## [Instruction]
Can you copy the passage on the play Day of Absence word for word, in full?

## [Reading text]
+---+

It is a query that no one can answer. All the blacks have vanished. The only ones remaining are the sick and shut-in, the ones who cannot work. The mayor mobilizes the Citizens Emergency Distress Committee in a vain effort to calm his nameless town—now paralyzed without its black labor force.

When the first black returns twenty-four hours later, he is unaware of the chaos his absence has caused. When asked of his whereabouts, he "don't rightly know." Before the curtain falls, Rastus shuffles away with a slight smile on his lips, leaving Clem and Luke to search alone for answers.1

In an article that appeared in the New York Times shortly after the Day of Absence debut, Obie Award–winner Douglas Turner Ward described himself as "a Negro playwright committed to examining the contours, context, and depth of his experiences from an unfettered, imaginative Negro angle of vision."2 With these goals in mind, it is interesting that he would choose as his first play to write a speculative work that centers on black absence. In Day of Absence, a highly satiric play, Ward doesn't give Clem, Luke, his audience, or his readers any explanation; however, I think one could say that for a brief moment, Rastus and the other black townspeople were "dark matter."

+---+

## [Provided material]
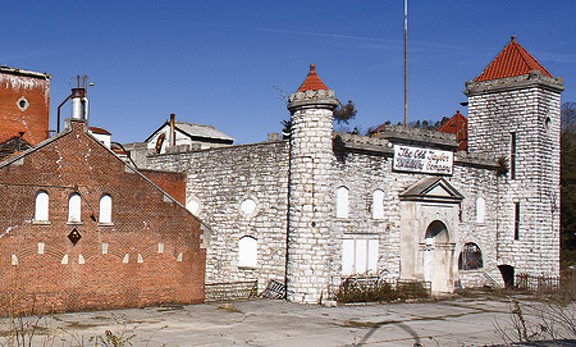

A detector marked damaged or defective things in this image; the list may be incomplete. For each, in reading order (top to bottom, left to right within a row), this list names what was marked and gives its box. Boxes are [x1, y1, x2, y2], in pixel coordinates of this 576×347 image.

broken window [456, 243, 484, 270]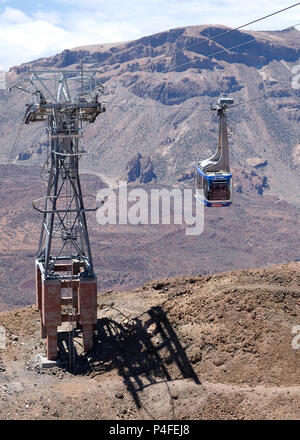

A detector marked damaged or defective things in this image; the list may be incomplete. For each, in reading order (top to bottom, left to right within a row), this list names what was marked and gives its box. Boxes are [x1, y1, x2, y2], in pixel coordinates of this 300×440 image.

rusty metal structure [16, 70, 106, 362]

+---+

## [Exercise response]
It is a query that no one can answer. All the blacks have vanished. The only ones remaining are the sick and shut-in, the ones who cannot work. The mayor mobilizes the Citizens Emergency Distress Committee in a vain effort to calm his nameless town—now paralyzed without its black labor force.

When the first black returns twenty-four hours later, he is unaware of the chaos his absence has caused. When asked of his whereabouts, he "don't rightly know." Before the curtain falls, Rastus shuffles away with a slight smile on his lips, leaving Clem and Luke to search alone for answers.1

In an article that appeared in the New York Times shortly after the Day of Absence debut, Obie Award–winner Douglas Turner Ward described himself as "a Negro playwright committed to examining the contours, context, and depth of his experiences from an unfettered, imaginative Negro angle of vision."2 With these goals in mind, it is interesting that he would choose as his first play to write a speculative work that centers on black absence. In Day of Absence, a highly satiric play, Ward doesn't give Clem, Luke, his audience, or his readers any explanation; however, I think one could say that for a brief moment, Rastus and the other black townspeople were "dark matter."